O melhor personagem do filme brinca com John Wick

É aqui que John Wick se diferencia dos demais filmes do gênero. O seu roteiro, assim como o do filme anterior, arranha a superfície de toda uma potencialmente fascinante mitologia do submundo, na qual uma organização ainda sem nome rege toda a atividade criminosa do planeta. Uma espécie de ONU para vagabundo, com suas próprias regras pétreas, sedes, tradições, limitações e cujos membros se vestem sempre na mais impecável estica.

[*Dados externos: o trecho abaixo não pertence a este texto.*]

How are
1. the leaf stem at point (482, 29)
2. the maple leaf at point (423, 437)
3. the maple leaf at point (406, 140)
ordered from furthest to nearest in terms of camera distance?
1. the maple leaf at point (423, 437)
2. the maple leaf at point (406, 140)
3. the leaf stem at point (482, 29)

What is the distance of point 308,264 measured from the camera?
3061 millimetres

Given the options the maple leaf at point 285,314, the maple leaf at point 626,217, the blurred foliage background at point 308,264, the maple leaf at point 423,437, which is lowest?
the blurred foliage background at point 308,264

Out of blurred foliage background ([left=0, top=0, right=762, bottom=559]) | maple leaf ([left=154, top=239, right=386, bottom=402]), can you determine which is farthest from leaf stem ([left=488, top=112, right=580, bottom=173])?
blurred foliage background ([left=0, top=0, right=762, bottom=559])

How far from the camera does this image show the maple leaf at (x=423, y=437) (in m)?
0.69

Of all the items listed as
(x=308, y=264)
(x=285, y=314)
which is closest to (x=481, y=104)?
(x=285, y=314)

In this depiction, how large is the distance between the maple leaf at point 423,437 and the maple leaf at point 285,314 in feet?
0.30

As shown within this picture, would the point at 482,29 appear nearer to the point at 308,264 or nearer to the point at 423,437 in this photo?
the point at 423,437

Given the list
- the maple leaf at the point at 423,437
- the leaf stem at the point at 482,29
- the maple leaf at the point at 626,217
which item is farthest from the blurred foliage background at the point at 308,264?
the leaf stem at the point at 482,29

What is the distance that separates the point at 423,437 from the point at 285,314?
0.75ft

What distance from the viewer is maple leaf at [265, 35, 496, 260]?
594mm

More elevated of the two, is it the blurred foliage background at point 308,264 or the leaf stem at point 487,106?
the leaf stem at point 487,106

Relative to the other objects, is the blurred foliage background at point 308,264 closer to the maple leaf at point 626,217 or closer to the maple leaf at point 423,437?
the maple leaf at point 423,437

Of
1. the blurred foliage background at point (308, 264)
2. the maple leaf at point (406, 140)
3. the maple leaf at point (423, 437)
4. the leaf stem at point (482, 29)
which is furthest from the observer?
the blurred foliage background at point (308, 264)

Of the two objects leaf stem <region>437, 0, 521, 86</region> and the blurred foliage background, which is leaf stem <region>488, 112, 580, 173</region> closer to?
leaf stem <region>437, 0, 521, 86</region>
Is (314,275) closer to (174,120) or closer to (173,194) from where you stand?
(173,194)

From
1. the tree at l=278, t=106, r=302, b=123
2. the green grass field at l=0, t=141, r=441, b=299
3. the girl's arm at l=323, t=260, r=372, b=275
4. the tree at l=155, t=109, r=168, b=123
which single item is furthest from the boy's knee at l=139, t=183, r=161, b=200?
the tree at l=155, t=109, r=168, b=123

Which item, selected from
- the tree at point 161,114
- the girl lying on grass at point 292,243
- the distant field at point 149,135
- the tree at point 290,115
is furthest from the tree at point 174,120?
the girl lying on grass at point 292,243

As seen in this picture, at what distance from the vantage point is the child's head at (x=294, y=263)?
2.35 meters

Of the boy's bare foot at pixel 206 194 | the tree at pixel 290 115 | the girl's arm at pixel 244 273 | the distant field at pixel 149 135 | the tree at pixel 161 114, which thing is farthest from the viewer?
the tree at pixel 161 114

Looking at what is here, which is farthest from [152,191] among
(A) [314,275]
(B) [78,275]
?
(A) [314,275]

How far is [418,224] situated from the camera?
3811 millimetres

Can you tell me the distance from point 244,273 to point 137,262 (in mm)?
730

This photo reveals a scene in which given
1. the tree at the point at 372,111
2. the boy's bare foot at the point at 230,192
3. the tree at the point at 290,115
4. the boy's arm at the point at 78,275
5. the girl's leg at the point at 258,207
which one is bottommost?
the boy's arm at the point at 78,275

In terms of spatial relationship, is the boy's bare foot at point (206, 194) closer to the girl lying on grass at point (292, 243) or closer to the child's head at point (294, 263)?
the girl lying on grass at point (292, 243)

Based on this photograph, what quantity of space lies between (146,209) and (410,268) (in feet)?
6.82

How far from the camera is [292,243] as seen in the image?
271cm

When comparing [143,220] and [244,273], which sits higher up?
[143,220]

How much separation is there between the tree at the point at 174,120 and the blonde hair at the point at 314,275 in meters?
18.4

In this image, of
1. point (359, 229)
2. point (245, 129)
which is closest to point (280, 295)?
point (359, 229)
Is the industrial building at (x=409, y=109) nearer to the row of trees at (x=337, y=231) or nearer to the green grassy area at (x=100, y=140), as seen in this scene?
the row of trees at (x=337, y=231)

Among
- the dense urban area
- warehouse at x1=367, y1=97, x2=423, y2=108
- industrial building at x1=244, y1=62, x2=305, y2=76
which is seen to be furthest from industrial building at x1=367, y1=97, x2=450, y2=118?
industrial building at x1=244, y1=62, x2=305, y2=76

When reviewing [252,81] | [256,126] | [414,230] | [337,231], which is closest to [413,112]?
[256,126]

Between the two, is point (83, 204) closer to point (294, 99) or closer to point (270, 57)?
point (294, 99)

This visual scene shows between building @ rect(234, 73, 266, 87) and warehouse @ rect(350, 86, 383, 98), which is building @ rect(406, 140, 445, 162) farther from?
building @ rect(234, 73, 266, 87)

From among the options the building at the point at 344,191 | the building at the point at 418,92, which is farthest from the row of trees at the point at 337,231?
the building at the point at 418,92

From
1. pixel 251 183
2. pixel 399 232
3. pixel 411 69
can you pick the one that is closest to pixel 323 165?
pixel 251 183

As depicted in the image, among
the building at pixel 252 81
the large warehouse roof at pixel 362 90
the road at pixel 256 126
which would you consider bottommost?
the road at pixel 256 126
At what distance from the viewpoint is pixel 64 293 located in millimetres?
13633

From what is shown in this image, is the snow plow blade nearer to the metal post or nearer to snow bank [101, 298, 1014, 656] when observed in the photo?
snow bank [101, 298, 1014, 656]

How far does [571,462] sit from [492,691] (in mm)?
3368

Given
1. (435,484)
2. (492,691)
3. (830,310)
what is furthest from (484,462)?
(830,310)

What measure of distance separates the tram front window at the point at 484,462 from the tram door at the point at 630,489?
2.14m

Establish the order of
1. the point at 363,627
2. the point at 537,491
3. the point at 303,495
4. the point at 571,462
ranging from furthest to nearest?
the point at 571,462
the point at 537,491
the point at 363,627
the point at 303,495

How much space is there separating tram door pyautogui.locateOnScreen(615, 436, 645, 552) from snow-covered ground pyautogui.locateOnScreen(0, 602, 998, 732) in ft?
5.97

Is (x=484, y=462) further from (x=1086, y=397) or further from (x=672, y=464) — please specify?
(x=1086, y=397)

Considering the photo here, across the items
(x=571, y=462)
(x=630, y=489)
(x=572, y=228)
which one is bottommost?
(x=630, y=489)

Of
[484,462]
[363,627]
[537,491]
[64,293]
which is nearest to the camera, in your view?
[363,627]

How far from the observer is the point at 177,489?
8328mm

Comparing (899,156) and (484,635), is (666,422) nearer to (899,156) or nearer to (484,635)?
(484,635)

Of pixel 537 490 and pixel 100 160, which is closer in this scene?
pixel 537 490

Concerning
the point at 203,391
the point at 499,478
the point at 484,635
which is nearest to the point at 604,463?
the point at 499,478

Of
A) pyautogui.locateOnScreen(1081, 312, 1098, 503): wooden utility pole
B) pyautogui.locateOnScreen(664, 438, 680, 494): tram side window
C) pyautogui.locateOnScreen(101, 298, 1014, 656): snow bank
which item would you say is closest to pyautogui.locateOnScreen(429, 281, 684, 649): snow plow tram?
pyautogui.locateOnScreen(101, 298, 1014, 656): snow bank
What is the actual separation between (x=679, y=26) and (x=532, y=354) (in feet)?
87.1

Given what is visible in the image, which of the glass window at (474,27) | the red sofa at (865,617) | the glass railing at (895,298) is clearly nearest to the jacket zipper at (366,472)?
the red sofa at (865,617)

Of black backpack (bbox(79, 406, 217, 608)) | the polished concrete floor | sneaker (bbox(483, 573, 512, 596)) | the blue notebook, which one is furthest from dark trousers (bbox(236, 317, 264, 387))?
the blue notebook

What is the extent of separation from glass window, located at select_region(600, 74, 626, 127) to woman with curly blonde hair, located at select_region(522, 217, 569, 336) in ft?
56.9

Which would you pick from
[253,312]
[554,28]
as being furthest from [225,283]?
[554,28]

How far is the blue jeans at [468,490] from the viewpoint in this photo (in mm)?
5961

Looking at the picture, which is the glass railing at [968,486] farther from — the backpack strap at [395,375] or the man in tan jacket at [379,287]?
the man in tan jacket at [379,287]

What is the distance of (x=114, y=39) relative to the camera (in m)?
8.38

Digo isso porque Santino (Riccardo Scamarcio) vem cobrar um “favor” na forma de uma promissória, assinada por John com seu próprio sangue anos antes. John se recusa. E as duas cenas seguintes deixam claro que essa recusa não pode acontecer. Mas, uma vez que a promissória tiver sido paga, John estará desobrigado de qualquer coisa e livre para fazer o que bem entender, inclusive chutar bundas. Só que, no caso, ele as chuta com tiros na cabeça.

Isso tudo é, como em todo bom filme de ação, uma desculpa para cenas de violência estilizada e coreografadas à perfeição. A beleza com que John Wick elimina seus oponentes um a um, invariavelmente a curta distância, é de um primor técnico muito superior a qualquer uma das coreografias meia boca de La La Land (ok, à exceção da primeira e mais inverossímil delas). Há uma cena de rara poesia, inclusive, quando – em um cenário que presta tributo inegável ao clássico de Bruce Lee, O Vôo do Dragão (Enter the Dragon) – John Wick, demonstrando ser uma criatura de inquebrantável foco e resiliência, revista, em busca de um novo pente para sua pistola, o corpo de uma pessoa cujo coração acaba de ser perfurado por uma faca e cuja vida vai lentamente deixando seu corpo.

Há lugar, ainda, para uma participação especial e quase gratuita de Laurence Fishburne, reeditando a parceria de sucesso entre Neo e Morpheus na série de filmes Matrix. Aqui, como lá, Neo é ajudado por Morpheus a alcançar seu destino. Coincidência?

“Do you believe in fate, Neo… errr, John?”

Depois do 89º jagunço morto, o espectador começa a ficar um pouco de saco cheio de tanta bala no coco e porrada. Este é um filme de 2 horas que poderia tranquilamente ter 20 minutos a menos (ou mais cenas com o cachorro).

No entanto, para o que se propõe a entregar, a película praticamente não comete erros. À exceção do ritmo do filme, que às vezes se torna sacal, e de umas duas lutas corpo a corpo um tanto forçadas, tudo aqui se encaixa perfeitamente e é crível dentro do universo que se criou. Não vai mudar em rigorosamente nada sua vida, mas é um excelente filme de ação, tecnicamente impecável e com um protagonista extremamente carismático, por mais inacreditável que seja o Keanu Reeves emplacar mais um personagem icônico e carismático usando sua mesma expressão de sempre.